*Edit: I've read a few reviews on this book. And quite honestly, I wish I hadn't. These characters, to me, are too real and too personal to be admonished for not being "normal". How many of us were "normal" at their age? And how many of us were counting down to the end of our days? I think John Green got this right. He remembers that teenagers can fall head over heels, dangerously, and crazily in love with each other. He may not have experienced the slowly dying death that Hazel is going through for this entire novel, but he knows her well enough to know there always needs to be some comfort, even if you're the one dying. Because you will be leaving loved ones behind, guilt and comforting aren't unusual.
I left the review part pretty blank originally. I had such strong feelings that I needed to take a step back, give myself some time, and read the novel again.
Hazel Grace knows she's going to die young. She tells us this right away. She had thyroid cancer that has spread to her lungs. "My lungs suck at being lungs" is a phrase seen a few times throughout the novel. She's 16 and should be out with friends, going to school, falling in love.

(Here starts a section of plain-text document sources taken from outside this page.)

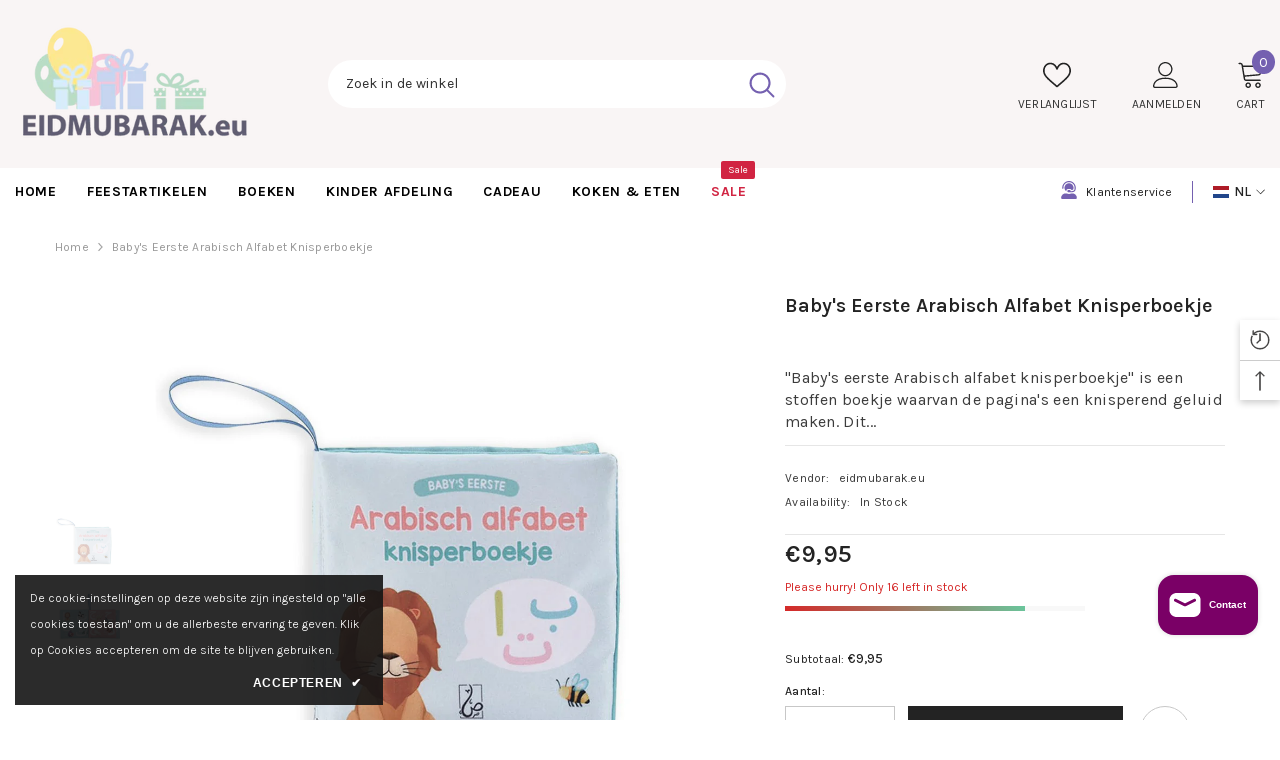

--- FILE ---
content_type: text/html; charset=utf-8
request_url: https://eidmubarak.eu/products/baby-s-eerste-arabisch-alfabet-knisperboekje?view=ajax_recently_viewed&_=1768608916396
body_size: 162
content:


<div class="item">
  <a class="first-info" href="/products/baby-s-eerste-arabisch-alfabet-knisperboekje" data-mobile-click><svg aria-hidden="true" focusable="false" data-prefix="fal" data-icon="external-link" role="img" xmlns="http://www.w3.org/2000/svg" viewBox="0 0 512 512" class="icon icon-external-link">
	<path d="M440,256H424a8,8,0,0,0-8,8V464a16,16,0,0,1-16,16H48a16,16,0,0,1-16-16V112A16,16,0,0,1,48,96H248a8,8,0,0,0,8-8V72a8,8,0,0,0-8-8H48A48,48,0,0,0,0,112V464a48,48,0,0,0,48,48H400a48,48,0,0,0,48-48V264A8,8,0,0,0,440,256ZM500,0,364,.34a12,12,0,0,0-12,12v10a12,12,0,0,0,12,12L454,34l.7.71L131.51,357.86a12,12,0,0,0,0,17l5.66,5.66a12,12,0,0,0,17,0L477.29,57.34l.71.7-.34,90a12,12,0,0,0,12,12h10a12,12,0,0,0,12-12L512,12A12,12,0,0,0,500,0Z"></path>
</svg>
            <img srcset="//eidmubarak.eu/cdn/shop/products/19568.jpg?v=1677006345" src="//eidmubarak.eu/cdn/shop/products/19568.jpg?v=1677006345" alt="Baby's eerste Arabisch alfabet knisperboekje" loading="lazy" class="motion-reduce hidden-mobile" sizes="auto"/>
            <a class="hidden-desktop" href="/products/baby-s-eerste-arabisch-alfabet-knisperboekje">
              <img srcset="//eidmubarak.eu/cdn/shop/products/19568.jpg?v=1677006345" src="//eidmubarak.eu/cdn/shop/products/19568.jpg?v=1677006345" alt="Baby's eerste Arabisch alfabet knisperboekje" loading="lazy" class="motion-reduce" sizes="auto"/>
            </a></a>
    <div class="second-info">
      <div class="first product-item" data-product-id="8127285625111"><a class="product-title link-underline" href="/products/baby-s-eerste-arabisch-alfabet-knisperboekje">
                <span class="text">Baby&#39;s eerste Arabisch alfabet knisperboekje</span>
        </a>
             <div class="product-price">
        
<div class="price ">
    <dl><div class="price__regular"><dd class="price__last">
                <span class="price-item price-item--regular">
                    €9,95
                </span>
            </dd>
        </div>
        <div class="price__sale"><dd class="price__compare">
                <s class="price-item price-item--regular">
                    
                </s>
            </dd><dd class="price__last">
                <span class="price-item price-item--sale">
                    €9,95
                </span>
            </dd></div>
        <small class="unit-price caption hidden">
            <dt class="visually-hidden">Unit price</dt>
            <dd class="price__last">
                <span></span>
                <span aria-hidden="true">/</span>
                <span class="visually-hidden">&nbsp;per&nbsp;</span>
                <span>
                </span>
            </dd>
        </small>
    </dl>
</div>

      </div>
      </div>
        <a class="second" href="/products/baby-s-eerste-arabisch-alfabet-knisperboekje"></a>
    </div>
</div>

Instead she allows her mother to drag her to support group, watches way too much ANTM, and has already completed her GED, for fear she'd die before finishing school.
But the book isn't depressing. The author makes sure we're with Hazel through the emotions of falling in love, and feeling pain, both physically and emotionally.
And when I say I loved this book I meant this book defines what being young and sick means. I am not Hazel. I didn't still have cancer at age 16, but I know how being sick affects those around you, how scared parents can get, and that "some infinities are larger than other infinities". And when you have to let down those around you, even through no fault of you own, like Hazel does because of this cancer, you really do feel like a grenade in some ways. I know I have.
Read this book. It's sad and hilarious and full of sarcasm and tenderness.